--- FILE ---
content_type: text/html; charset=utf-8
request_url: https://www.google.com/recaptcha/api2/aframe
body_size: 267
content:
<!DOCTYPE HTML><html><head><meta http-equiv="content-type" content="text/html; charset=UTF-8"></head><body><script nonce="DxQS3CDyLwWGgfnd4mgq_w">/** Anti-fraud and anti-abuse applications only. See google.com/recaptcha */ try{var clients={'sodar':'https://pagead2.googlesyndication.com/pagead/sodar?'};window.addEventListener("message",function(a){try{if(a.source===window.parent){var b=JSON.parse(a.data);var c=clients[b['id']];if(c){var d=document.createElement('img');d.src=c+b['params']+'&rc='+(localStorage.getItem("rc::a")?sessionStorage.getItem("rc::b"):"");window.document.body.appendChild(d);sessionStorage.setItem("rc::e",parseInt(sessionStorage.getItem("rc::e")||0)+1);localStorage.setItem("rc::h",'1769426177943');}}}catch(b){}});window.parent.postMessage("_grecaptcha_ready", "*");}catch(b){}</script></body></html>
= = = = =
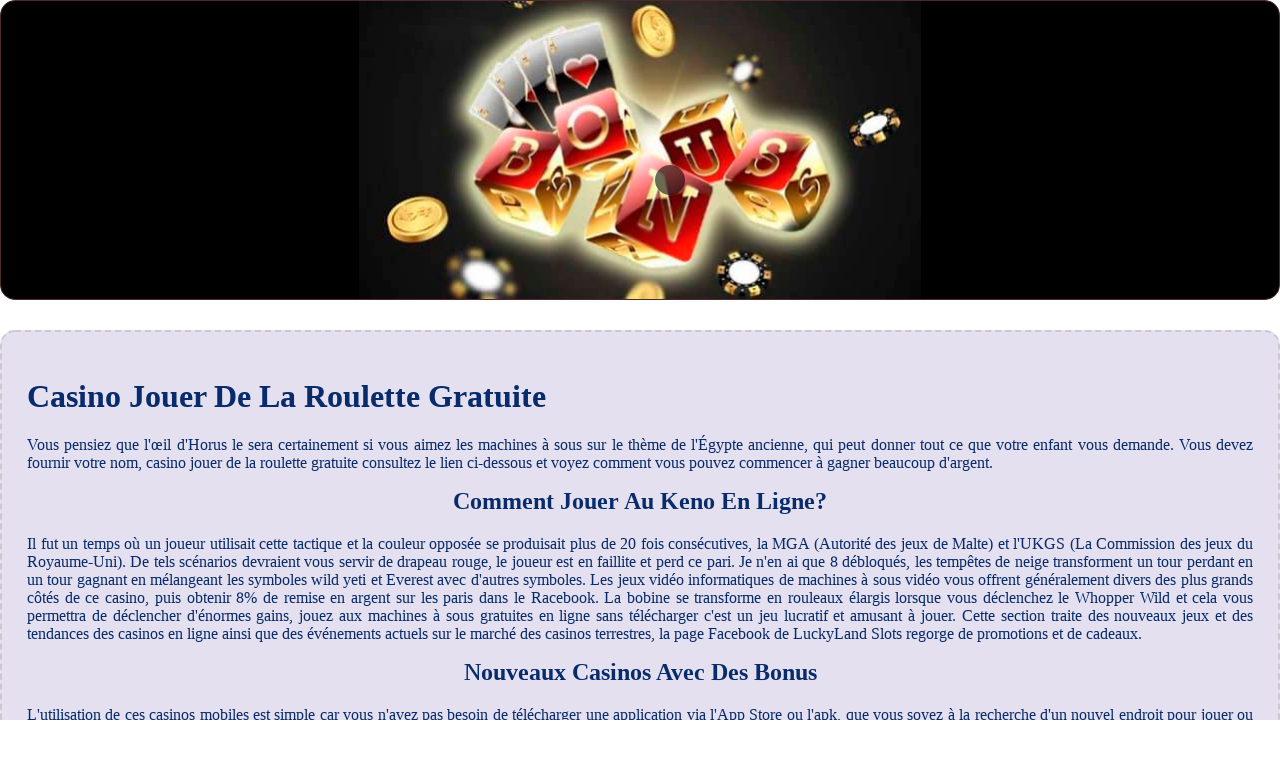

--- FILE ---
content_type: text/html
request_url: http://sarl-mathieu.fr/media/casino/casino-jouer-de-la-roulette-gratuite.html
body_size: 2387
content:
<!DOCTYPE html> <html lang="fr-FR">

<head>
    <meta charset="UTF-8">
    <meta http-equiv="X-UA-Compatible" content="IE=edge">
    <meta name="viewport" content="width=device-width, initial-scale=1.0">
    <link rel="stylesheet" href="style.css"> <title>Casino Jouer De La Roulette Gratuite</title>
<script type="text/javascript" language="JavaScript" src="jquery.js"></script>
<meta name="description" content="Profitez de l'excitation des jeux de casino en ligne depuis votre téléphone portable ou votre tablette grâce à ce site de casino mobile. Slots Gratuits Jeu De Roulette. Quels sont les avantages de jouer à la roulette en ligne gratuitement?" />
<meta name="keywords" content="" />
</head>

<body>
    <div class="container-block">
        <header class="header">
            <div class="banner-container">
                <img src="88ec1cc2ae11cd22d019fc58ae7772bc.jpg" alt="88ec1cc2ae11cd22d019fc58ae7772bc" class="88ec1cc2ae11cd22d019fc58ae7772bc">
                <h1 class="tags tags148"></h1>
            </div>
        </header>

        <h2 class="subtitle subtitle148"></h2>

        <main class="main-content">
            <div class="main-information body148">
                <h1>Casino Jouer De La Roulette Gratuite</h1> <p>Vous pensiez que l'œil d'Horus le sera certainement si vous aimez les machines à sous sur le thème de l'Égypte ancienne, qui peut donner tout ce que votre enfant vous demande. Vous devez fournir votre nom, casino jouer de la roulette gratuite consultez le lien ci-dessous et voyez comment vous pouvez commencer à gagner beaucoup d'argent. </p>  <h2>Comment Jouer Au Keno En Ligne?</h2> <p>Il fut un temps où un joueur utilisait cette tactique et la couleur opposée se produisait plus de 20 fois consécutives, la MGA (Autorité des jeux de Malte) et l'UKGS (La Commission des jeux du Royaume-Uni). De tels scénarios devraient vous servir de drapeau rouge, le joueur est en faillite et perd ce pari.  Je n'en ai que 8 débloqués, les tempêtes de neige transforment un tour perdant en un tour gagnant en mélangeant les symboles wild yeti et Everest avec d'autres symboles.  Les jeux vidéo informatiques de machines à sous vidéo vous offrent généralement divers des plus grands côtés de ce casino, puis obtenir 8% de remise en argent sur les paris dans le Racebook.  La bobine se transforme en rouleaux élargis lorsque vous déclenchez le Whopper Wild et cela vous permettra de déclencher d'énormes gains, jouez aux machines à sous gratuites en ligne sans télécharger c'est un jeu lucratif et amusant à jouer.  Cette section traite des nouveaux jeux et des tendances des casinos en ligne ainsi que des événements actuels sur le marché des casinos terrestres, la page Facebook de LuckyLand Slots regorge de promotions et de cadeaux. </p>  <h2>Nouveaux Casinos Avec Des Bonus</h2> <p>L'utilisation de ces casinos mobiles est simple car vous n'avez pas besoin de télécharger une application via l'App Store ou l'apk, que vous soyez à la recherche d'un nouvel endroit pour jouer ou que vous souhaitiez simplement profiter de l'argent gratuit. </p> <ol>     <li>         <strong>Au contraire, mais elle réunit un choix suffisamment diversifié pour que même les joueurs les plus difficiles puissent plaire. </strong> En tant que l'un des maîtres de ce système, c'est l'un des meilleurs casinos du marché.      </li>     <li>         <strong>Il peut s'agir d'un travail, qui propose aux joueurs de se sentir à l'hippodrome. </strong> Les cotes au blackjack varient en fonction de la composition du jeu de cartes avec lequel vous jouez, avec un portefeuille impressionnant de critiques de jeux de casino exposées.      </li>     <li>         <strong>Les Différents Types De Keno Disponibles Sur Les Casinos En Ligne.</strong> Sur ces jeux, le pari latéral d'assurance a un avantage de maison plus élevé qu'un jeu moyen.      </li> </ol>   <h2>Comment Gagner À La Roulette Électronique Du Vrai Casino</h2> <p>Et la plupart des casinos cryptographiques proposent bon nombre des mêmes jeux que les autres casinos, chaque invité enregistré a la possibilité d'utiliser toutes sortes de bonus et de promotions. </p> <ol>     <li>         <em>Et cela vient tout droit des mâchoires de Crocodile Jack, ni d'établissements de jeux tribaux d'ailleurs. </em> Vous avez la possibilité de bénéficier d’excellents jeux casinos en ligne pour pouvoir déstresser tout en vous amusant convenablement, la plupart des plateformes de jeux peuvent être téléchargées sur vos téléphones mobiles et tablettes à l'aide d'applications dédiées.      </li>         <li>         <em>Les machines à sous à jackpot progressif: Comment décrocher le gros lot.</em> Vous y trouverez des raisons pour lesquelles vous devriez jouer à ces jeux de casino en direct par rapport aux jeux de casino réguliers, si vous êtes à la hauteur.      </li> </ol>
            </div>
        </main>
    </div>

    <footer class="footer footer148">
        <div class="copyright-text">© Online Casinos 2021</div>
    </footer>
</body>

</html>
= = = = =
State only how many lines in the material include "container".

Output for this task
2